Segment Start: TEXT SEGMENT

Planning and Coordinating Implementation
1.1 Administrative issues and their connections with each other should receive careful consideration when developing legislation.
1.2 The agency with primary responsibility for implementing health reform should have political stature and substantial operational flexibility. 1.3 Provide sufficient up-front administrative funds for a successful start.
1.4 Establish an implementation schedule that is ambitious, yet realistic.
Subsidizing Premiums and Cost-Sharing
2.1 Whether health insurance subsidies are administered through the tax system or a spending program, an emphasis should be placed on simplicity.
2.2 Eligibility criteria for subsidies should be easily enforceable and designed not to create incentives for abuse, thus raising either error rates or enforcement budgets.
2.3 Administration can be simplified if subsidies are provided through a health insurance exchange offering insurance plans with comprehensive, standardized benefits.
2.4 The subsidy system should be designed to assure eligibility before making payments and to avoid the need for end-of-year reconciliation or recovery of overpayments.
Administering Health Insurance Mandates
3.1 Emphasis should be placed on encouraging compliance with a mandate rather than penalizing noncompliance.
3.2 Penalties for noncompliance with a mandate should be moderate and collectable.
Regulating Health Insurance
4.1 The federal government should take advantage of the regulatory expertise and administrative mechanisms for protecting consumers that already exist in state governments. One approach would be to develop uniform national standards for health insurance enforced primarily at the state level.
Restructuring Health Insurance Market
5.1 A health insurance exchange could provide a structure for the health insurance market, guarantee individual access to health insurance, promote competition among health insurance plans on the basis of price and quality, and assure that health insurance plans play by the established rules.

Segment End: TEXT SEGMENT

§ **ACTIVITY LIST**
**a.** Copy the passage of the health reform recommendations starting at "2.3 Administration can" and ending at "the state level.".
**b.** Carry the health reform recommendations on from their final sentence.
The rows after this point come from a separate source unrelated to the health reform recommendations.

Segment Start: DATA EXTRACTS

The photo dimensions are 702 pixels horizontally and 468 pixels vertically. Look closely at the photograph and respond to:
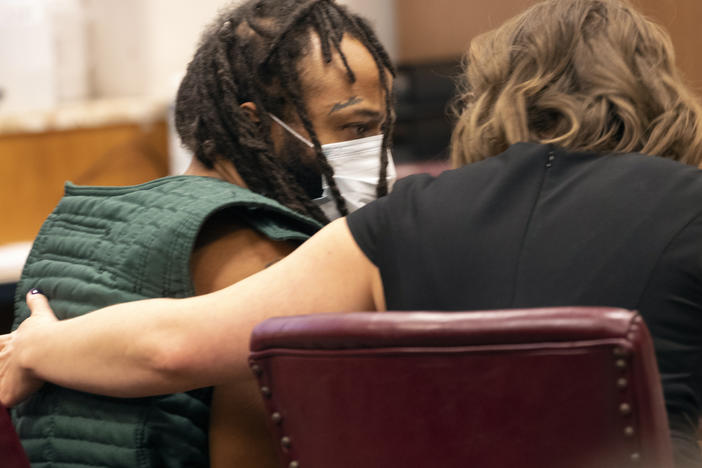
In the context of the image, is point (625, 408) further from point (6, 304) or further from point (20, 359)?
point (6, 304)

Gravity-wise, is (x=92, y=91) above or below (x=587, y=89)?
below

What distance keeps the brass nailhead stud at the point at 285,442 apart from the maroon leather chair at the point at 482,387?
0.19 feet

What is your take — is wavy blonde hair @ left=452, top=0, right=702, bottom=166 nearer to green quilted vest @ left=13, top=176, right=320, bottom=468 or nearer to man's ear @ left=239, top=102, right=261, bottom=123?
green quilted vest @ left=13, top=176, right=320, bottom=468

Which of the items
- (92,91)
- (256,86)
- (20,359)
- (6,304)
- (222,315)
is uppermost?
(256,86)

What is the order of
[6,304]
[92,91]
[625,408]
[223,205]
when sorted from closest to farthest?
[625,408] → [223,205] → [6,304] → [92,91]

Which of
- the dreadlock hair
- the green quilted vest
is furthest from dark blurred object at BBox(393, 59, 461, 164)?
the green quilted vest

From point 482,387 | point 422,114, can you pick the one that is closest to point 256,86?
point 482,387

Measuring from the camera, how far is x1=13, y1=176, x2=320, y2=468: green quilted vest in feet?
3.75

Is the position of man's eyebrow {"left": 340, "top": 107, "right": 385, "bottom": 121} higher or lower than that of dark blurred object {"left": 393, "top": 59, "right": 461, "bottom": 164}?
higher

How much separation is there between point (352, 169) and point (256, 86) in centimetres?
24

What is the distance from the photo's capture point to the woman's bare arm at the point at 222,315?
998mm

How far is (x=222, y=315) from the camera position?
101 centimetres

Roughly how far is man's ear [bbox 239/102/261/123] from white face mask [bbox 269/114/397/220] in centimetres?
3

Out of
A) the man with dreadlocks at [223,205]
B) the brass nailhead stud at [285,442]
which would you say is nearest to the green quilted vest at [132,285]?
the man with dreadlocks at [223,205]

Segment End: DATA EXTRACTS

§ **SOLVED TASKS**
**a.**
2.3 Administration can be simplified if subsidies are provided through a health insurance exchange offering insurance plans with comprehensive, standardized benefits.
2.4 The subsidy system should be designed to assure eligibility before making payments and to avoid the need for end-of-year reconciliation or recovery of overpayments.
Administering Health Insurance Mandates
3.1 Emphasis should be placed on encouraging compliance with a mandate rather than penalizing noncompliance.
3.2 Penalties for noncompliance with a mandate should be moderate and collectable.
Regulating Health Insurance
4.1 The federal government should take advantage of the regulatory expertise and administrative mechanisms for protecting consumers that already exist in state governments. One approach would be to develop uniform national standards for health insurance enforced primarily at the state level.

**b.**
5.2 If policymakers create a new public health insurance plan to compete with private plans in an exchange, the public plan should be administered by a separate organizational entity and not by the exchange itself.
5.3 Any restructuring of the health insurance market must account for the unique role of Medicaid in covering low-income and high-risk populations.
Designing Administrative Organizations
6.1 Organizations that use governmental powers and funds and make public policy must be accountable as well as effective.
6.2 Many administrative problems do not have solutions that require new organizational designs.
6.3 The Federal Reserve System does not provide an appropriate model for an entity to manage a national health insurance system.
Simplifying Administration and Controlling Costs
7.1 Efforts should continue to enhance the standardization of health care transactions to reduce administrative costs.
7.2 Investments in comparative effectiveness research and electronic medical records are compatible with a wide range of approaches to expanding health coverage and controlling costs.
7.3 The creation of a health insurance exchange is compatible with all of the major options for controlling health care costs.